A Change of Heart
Page 3
Then, for reasons she still doesn’t understand, she told Deena how she’d come to possess it. She regretted it immediately. Deena began to cry.
“Oh, I should never have told you. I’m sorry. I didn’t mean to make you sad. Please forgive me.”
“Don’t be silly. I’m glad you told me,” Deena said, leaning over to put her arm around Miss Rudy. “How difficult that must have been for you.”
They sat that way the longest time, Deena patting Miss Rudy. A silence enveloped them. In the front room, the mantel clock ticked on, as it always had, with a certain detached cadence. Across the alley, Uly Grant yelled out the back door for his sons to come in for the night.
“Just look at us,” Miss Rudy said, “sitting here being melancholy when the happiest day of your life is fast approaching. Let’s be done with these silly tears.”
Miss Rudy stood and smoothed out her dress, then carried the tea glasses into the kitchen. Deena rose and followed her, standing in the doorway. “I want you to be in my wedding.”
“Excuse me?” Miss Rudy said.
“I would be honored if you would be my maid of honor.”
“Me? Why would you want a dried-up, old woman like me in your wedding? Surely you have a young friend or a family member.”
“I have a brother, but I don’t think he’d look good in a dress.”

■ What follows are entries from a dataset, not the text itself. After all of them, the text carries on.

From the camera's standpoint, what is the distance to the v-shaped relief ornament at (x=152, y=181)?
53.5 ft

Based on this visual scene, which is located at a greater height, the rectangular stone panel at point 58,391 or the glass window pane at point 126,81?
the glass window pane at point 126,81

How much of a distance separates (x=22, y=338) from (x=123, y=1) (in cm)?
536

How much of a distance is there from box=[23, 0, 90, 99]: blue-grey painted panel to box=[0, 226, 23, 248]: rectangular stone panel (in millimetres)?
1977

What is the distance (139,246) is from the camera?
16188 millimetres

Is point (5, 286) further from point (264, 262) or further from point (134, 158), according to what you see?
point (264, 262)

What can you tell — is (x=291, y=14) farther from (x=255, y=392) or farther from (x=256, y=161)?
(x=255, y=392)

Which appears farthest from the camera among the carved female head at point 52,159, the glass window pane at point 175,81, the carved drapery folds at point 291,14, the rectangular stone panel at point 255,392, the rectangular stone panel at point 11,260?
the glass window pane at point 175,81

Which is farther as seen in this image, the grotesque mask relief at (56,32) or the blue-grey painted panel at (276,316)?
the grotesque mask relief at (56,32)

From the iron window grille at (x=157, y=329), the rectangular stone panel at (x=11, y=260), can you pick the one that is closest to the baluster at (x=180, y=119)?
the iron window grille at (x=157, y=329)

“You’re being silly,” responded Miss Rudy, waving her hand in a gesture of dismissal.
“I am most certainly not. It’s the prerogative of a bride to pick her maid of honor, and I want you. After all, you’ve been a great help to me.”

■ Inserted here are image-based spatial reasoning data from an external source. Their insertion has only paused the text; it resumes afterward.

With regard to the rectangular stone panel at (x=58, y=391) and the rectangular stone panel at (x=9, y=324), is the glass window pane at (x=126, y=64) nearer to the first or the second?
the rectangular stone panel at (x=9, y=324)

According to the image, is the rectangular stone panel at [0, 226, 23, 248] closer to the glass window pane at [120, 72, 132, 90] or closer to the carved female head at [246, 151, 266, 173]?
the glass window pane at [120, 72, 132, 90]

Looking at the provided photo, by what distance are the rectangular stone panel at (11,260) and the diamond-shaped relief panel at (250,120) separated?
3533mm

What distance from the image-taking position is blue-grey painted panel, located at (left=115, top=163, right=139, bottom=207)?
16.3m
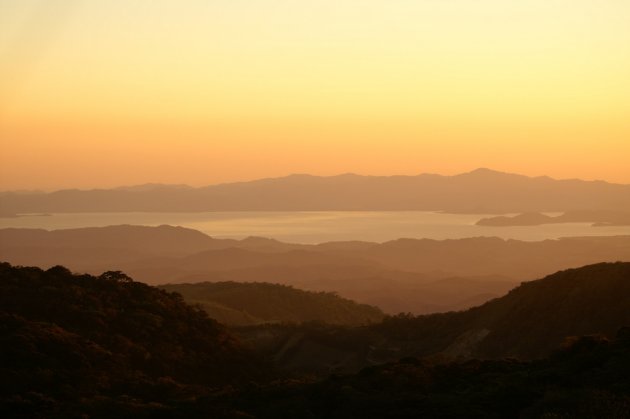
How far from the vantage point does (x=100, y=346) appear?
29.1 meters

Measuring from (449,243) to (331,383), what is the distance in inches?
5272

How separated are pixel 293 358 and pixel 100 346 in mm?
12214

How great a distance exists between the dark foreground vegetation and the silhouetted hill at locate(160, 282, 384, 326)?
13.9 metres

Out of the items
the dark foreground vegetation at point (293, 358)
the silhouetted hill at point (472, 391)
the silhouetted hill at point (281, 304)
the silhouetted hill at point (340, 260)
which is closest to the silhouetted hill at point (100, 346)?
the dark foreground vegetation at point (293, 358)

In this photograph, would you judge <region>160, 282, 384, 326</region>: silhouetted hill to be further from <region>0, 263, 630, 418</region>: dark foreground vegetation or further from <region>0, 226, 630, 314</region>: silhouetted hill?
<region>0, 226, 630, 314</region>: silhouetted hill

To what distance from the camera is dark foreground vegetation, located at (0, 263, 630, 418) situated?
19797 mm

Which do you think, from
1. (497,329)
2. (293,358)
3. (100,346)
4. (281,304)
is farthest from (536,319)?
(281,304)

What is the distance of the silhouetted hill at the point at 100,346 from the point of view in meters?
23.4

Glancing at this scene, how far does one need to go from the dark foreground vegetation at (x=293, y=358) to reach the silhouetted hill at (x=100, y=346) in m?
0.06

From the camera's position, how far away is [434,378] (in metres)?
23.3

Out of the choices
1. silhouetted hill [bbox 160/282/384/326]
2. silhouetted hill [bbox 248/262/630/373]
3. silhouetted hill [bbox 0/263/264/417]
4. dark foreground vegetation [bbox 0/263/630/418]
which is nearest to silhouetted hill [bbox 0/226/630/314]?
silhouetted hill [bbox 160/282/384/326]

Miss Rudy looked at Deena for a long moment. “I don’t know what to say.”
“Then say yes.”
“You’re sure?” Miss Rudy asked.
“Absolutely positive.”
“Then, yes, I’ll do it—provided I don’t have to wear a dress that shows my cleavage. That’s unseemly for a woman of seventy-seven.”

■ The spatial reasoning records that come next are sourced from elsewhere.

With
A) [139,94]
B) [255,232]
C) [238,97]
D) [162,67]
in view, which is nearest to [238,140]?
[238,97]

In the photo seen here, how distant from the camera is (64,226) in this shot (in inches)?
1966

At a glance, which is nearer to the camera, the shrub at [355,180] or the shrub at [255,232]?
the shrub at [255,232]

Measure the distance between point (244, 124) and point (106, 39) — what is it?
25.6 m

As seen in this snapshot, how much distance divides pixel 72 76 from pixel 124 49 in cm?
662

“You’ll be the picture of modesty,” Deena promised.
Deena stayed another half hour, then excused herself to go home. It was a warm, late spring night. Miss Rudy finished washing the dishes, then went out to her front porch. Ernie Matthews had come the week before to carry her porch furniture up from the basement. She sat on the porch swing, the one she’d shared so long ago, dreaming and hoping and holding hands.
The paint had flecked off. Ernie had offered to paint it. She had thanked him, then politely declined. She wanted it just as it had been, when there was joy and life was good. The swing was bowed on the left side, where she’d always sat. She on the left, he on the right, pushing back and forth in a pleasant rhythm.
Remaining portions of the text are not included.